Fig. 4.31. Illustration of the principle of placing microinstructions in memory cells
Using the Carnot maps (Figure 4.32), we write down the structural formulas for the combination scheme
The scheme, constructed according to these structural formulas, is shown in Fig. 4.33. It has three address inputs ad 0,
Fig. 4.32. Carnot Maps for Combination Memory Scheme
Fig. 4.33. Storage for storage firmware
ad v ad 2, which receives a modified address from the BMU. The output of the combinational circuit is removed from the 3-bit address (AD 0 , AD v AD 2 ), the addresses of the firmware, the logical conditions checking signals (П, UX 2, ПХ,) and microinstructions (Y , Y 2 , Y 3 ).
Schematic implementation of the BMU
This block is used to modify the 3-bit address specified in the micro-command address field.

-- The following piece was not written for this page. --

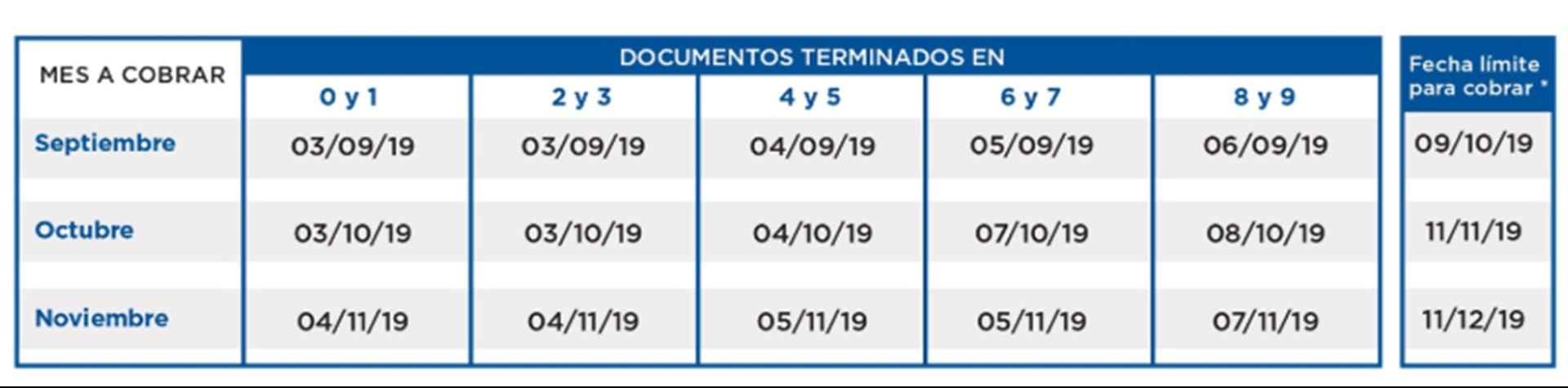 Calendarios de pagos GOB SF (7)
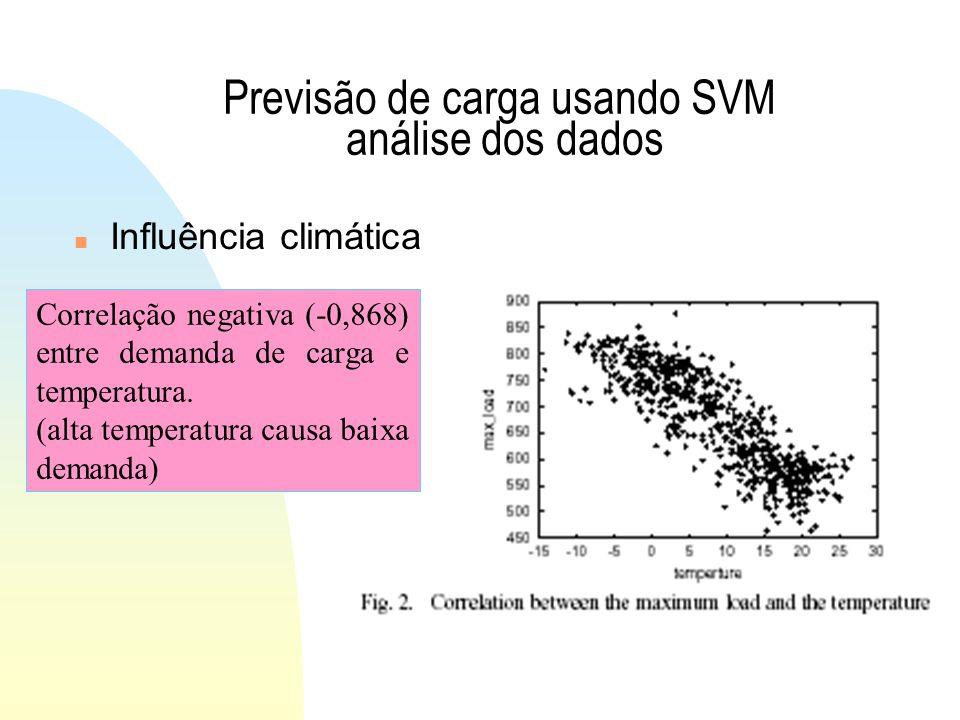 Previsão de carga usando SVM análise dos dados n Influência climática Correlação negativa (-0,868) entre demanda de carga e temperatura.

The BMU (Figure 4.34) includes a counter made on three G-flip-flops and six AND elements, as well as a ZI-OR gate.
Each T-trigger has asynchronous inputs S and R, intended to be pre-set to the desired state. For S = I, R = 0, 1 is written to the trigger, for S = 0, R = 1 - 0, the combination 5 = 0, R = 0 corresponds to the storage mode. Address entry AD 2 AD 1 AD 0 in the counter is performed with clock pulses TI = 1 (clock pulse), when all logical elements of I are open. For example, if AD 0 = 1, then the asynchronous inputs of the trigger T 0 receive signals s = 1, A = 0 and at its output a signal ad 0 = 1.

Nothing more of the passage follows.